■ Exercise goal ■
An exact copy of the entries below is required, with all pictures removed.

■ Stored data ■
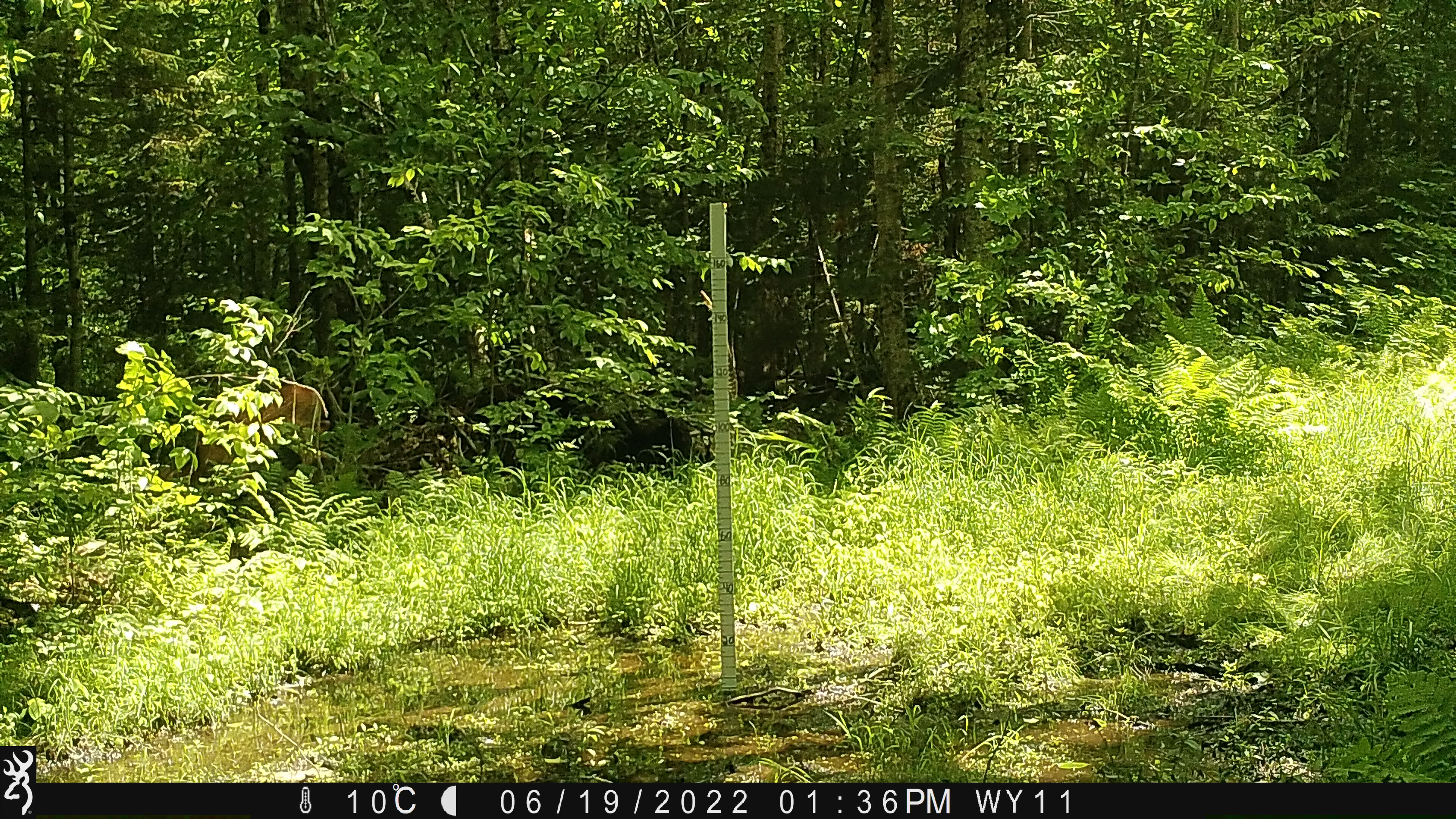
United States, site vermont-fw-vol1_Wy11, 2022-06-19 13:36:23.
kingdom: Animalia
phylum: Chordata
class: Mammalia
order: Artiodactyla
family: Cervidae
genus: Odocoileus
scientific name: Odocoileus virginianus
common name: white-tailed deer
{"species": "white-tailed deer (Odocoileus virginianus)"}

■ Response to this task ■
United States, site vermont-fw-vol1_Wy11, 2022-06-19 13:36:23.
kingdom: Animalia
phylum: Chordata
class: Mammalia
order: Artiodactyla
family: Cervidae
genus: Odocoileus
scientific name: Odocoileus virginianus
common name: white-tailed deer
{"species": "white-tailed deer (Odocoileus virginianus)"}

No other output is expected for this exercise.